大学生の時に再会した二人はもしかしたらもう互いに振り返ることはないのかと心配していたが、また二人で一緒にいることを選んだ。正直ほっとした。暗くて悲しくて美しい物語だったので、予告を見てもしかしたら悲しい別れで終わるかもしれない・・・と考えていたので。
仁の「結婚する?」という突然のプロポーズにはびっくりしたが、それを聞いて一瞬呆けてから、うんうんと何度も小さく頷いた晴喜が子供っぽくてかわいかった。
二人はもう ”未成年" ではなかった。どう生きていくか、自分たちが選択できる ”大人" になっていた。

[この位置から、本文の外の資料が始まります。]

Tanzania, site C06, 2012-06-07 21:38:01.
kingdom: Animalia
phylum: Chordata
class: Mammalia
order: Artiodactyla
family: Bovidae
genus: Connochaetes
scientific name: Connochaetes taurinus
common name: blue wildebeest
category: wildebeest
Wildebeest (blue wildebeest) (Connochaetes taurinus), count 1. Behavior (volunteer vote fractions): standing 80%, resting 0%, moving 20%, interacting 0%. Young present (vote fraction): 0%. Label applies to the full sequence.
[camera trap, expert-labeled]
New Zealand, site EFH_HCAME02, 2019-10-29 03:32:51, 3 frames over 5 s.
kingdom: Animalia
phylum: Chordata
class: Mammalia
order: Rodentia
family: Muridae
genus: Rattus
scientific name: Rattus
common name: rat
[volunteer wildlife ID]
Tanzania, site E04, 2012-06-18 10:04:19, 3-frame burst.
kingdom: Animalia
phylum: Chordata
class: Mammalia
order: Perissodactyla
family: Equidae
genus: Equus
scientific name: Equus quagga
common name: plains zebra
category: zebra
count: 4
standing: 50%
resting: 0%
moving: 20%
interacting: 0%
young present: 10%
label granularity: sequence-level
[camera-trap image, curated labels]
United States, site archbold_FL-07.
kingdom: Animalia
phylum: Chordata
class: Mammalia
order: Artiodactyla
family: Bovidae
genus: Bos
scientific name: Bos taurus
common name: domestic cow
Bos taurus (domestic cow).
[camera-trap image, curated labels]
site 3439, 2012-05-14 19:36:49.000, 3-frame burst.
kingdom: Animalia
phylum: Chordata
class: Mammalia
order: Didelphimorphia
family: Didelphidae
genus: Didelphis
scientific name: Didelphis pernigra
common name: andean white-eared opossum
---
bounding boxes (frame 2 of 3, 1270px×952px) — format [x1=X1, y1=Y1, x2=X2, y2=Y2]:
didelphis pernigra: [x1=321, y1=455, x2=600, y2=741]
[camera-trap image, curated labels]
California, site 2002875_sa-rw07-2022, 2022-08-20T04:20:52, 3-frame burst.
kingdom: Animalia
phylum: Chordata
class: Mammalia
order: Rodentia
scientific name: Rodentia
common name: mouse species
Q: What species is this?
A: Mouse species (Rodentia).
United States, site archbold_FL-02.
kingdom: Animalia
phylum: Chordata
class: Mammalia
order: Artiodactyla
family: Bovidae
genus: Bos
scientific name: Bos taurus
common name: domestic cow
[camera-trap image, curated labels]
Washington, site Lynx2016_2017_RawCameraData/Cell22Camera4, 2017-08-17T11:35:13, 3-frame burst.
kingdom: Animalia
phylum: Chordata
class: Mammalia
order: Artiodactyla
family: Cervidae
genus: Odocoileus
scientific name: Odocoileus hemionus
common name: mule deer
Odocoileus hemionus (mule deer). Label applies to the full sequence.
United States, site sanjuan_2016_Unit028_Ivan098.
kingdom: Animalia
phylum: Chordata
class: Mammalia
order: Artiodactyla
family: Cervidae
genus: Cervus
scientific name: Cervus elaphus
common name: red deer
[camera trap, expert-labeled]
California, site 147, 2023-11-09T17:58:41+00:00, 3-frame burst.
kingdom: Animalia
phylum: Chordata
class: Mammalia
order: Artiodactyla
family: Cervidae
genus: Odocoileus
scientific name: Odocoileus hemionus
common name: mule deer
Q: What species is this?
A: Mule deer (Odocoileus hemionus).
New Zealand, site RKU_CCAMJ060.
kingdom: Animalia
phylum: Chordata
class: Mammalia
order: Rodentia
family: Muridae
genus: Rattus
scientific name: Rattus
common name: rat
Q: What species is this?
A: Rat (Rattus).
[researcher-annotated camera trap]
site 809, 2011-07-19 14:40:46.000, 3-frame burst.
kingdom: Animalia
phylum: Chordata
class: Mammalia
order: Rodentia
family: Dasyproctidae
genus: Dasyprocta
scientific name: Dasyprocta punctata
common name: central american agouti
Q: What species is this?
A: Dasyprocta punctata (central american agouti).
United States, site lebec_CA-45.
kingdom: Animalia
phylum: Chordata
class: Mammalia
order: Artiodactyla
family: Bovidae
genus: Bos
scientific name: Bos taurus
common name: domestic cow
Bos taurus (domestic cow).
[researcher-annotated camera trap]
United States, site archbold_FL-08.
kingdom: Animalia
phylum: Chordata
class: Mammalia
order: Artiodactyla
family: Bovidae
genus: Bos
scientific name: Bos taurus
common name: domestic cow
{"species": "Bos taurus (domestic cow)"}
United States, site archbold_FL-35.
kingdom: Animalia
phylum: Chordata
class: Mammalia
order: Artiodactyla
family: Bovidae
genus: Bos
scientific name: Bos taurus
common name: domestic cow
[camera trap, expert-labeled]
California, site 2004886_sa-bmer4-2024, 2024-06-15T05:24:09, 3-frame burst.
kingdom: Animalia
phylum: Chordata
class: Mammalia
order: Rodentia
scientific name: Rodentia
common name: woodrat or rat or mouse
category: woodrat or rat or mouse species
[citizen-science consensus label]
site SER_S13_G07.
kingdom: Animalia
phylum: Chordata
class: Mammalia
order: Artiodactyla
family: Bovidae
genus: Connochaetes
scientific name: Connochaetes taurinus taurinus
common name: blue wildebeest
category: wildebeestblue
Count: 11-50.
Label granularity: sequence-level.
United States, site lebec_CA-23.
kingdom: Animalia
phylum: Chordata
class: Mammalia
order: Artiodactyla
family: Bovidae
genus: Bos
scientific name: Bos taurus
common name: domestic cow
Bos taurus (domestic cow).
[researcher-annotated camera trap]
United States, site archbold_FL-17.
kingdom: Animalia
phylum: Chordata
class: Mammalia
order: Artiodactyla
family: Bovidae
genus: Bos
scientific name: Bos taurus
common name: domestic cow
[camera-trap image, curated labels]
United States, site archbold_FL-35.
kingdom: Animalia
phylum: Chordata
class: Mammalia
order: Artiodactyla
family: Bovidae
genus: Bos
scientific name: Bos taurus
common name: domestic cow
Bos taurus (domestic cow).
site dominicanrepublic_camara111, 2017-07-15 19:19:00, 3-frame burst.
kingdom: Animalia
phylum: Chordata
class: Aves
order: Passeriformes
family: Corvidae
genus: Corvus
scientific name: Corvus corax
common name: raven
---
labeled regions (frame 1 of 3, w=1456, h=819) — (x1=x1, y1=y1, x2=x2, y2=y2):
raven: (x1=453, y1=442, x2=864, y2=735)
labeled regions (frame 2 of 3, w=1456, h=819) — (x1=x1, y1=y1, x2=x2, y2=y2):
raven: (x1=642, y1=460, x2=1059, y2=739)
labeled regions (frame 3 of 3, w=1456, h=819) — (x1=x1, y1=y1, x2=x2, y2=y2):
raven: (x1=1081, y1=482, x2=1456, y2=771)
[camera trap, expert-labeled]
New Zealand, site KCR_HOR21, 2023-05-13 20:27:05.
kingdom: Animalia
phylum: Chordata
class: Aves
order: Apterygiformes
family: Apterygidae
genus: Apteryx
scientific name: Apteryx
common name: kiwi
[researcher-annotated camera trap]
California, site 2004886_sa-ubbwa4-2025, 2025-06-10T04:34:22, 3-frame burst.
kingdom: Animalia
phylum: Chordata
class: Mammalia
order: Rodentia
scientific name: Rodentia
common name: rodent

最終回終盤で出会いから今までの二人の軌跡の映像が流れてジーンとしながら二人の会話を聞いていて、公園でよく二人が使っていた遊具が船を模したものだったことに初めて気づかされた。
水、海、船など、水にまつわるものがたくさん盛り込まれていた作品だった。
この "結婚" をめぐるアフターストーリーがあるそうだが、残念ながら配信のみ。大人の事情なのだろうから仕方ないけれど、ちょっと残念。
それはともかく、ハッピーエンドながらいい意味で明るくなりすぎず、しっとりとした感じが終わりまでずっと変わらずとてもよかった。
独特の空気を持ったとてもいい作品でした。